Simple Transformer less Power Supply

This is the simplest version of a transformer less power supply to power low current devices. It can give 30 to 40 milli ampere current and 12 to 15 volt DC depending on the input voltage.

CX is the most important part of the circuit to drop high volt AC to low volt AC through Capacitive reactance property. Bleeder resistor R1 discharge the stored current from the capacitor when the circuit is unplugged from AC outlet. This prevents shock hazard since the capacitor stores more than 400 volts for many days. The low volt AC is rectified by the full wave diode bridge and made ripple free by C1. So the output gives minimum 12 volt DC @ 30 mA current which can be used to drive 6 LEDs in series.

Caution: There is no galvanic isolation between the power supply and the gadget. So not use this circuit to power costly equipments. If strong spike develops in the AC lines, it may destroy the power supply circuit.

The circuit board is at mains lethal potential. So take adequate safety measures during operation. Enclose the circuit is a shock proof case. Do not try to test or trouble shoot when the circuit is connected to mains. If you are not experienced in handling high voltages, do not construct this circuit to avoid shock hazards.

Circuit in PDF

Simple Transformer less Power Supply

More Information

Dealing with AC Mains

Capacitor Power supply design note

4 responses to “Simple Transformer less Power Supply

  1. Dear SIr i want power supply with 230v ac input and 48v @ 120mA as output .Pls tell me what changes i have to make in the circuit .Waiting for reply.Thanks in advance

  2. Thanks for your feed back and valuable comments. The capacitor used is X rated. If half wave rectifier is used , the brightness of LED may reduce if it is used to drive the LED. In my experience, Zener may sometime heat up and open. So just selected the capacitor that gives 12-15 volts AC.MOV is not included for simplicity and it can be included for safety purpose. Output capacitor can be between 10 uF to 100 uF. The bleeder resistor can be between 470 k and I Meg Ohm. A higher value will take more time to discharge the capacitor. Optimum value is 820 K.

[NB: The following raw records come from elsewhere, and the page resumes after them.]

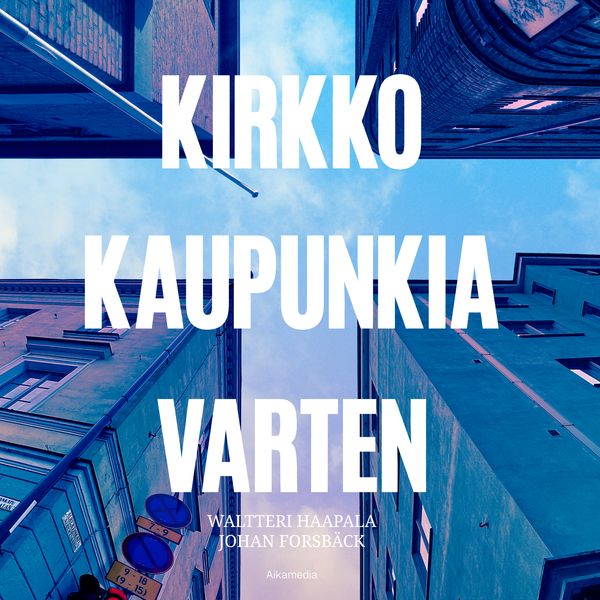 Kirkko kaupunkia varten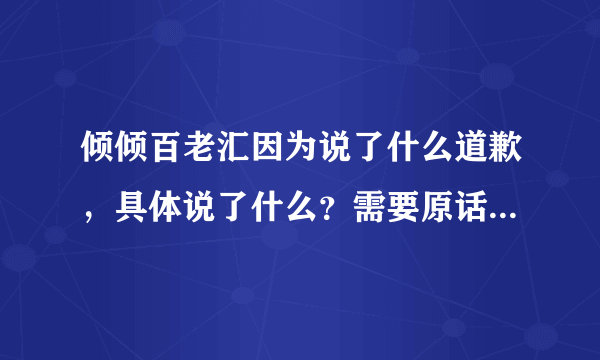 倾倾百老汇因为说了什么道歉，具体说了什么？需要原话，谢谢。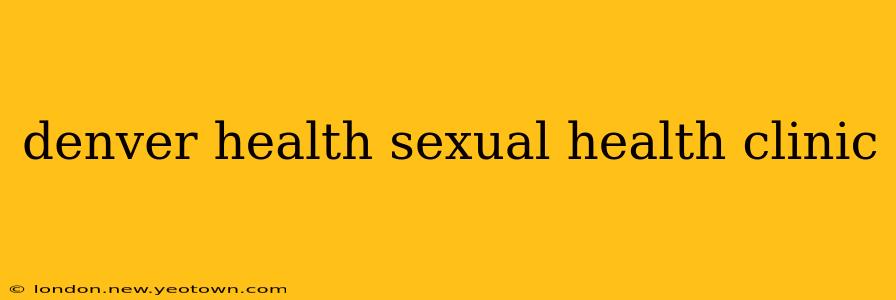 denver health sexual health clinic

  3. PIV rating of each diode should be stated as greater than Vp +0.7V (bridge rectifier), based on a input of 230V rms @50Hz, minimum PIV would be 325V where Vp = 230 * sqrt 2, you have specified diodes with a PIV of 1000V so is good. If someone used 1N4001 instead this might be a problem as its PIV is 50V.

    Capacitor class of CX should be specified as X2, for safety.

    It could made simpler by replacing the full wave bridge rectifier with a half wave recifier and incorporating a zener diode, everything else staying the same. Drawback being less effcient.

    Might be good to state that there are no safety features like your other circuits where an MOV and fuse has been added.

    would be nice to know what the calculated output ripple voltage would be for a given load RL, and how you sized the output filter capacitor based on 10mS (100Hz full wave) @ 30mA, assume you used Q=C*V, I = Q/T

    How did you calculate the 820KOhm parallel resistor on CX? I just select a high resistance like 1MOhm from practice, haven’t used Vc = Vi *e^(-t/RC).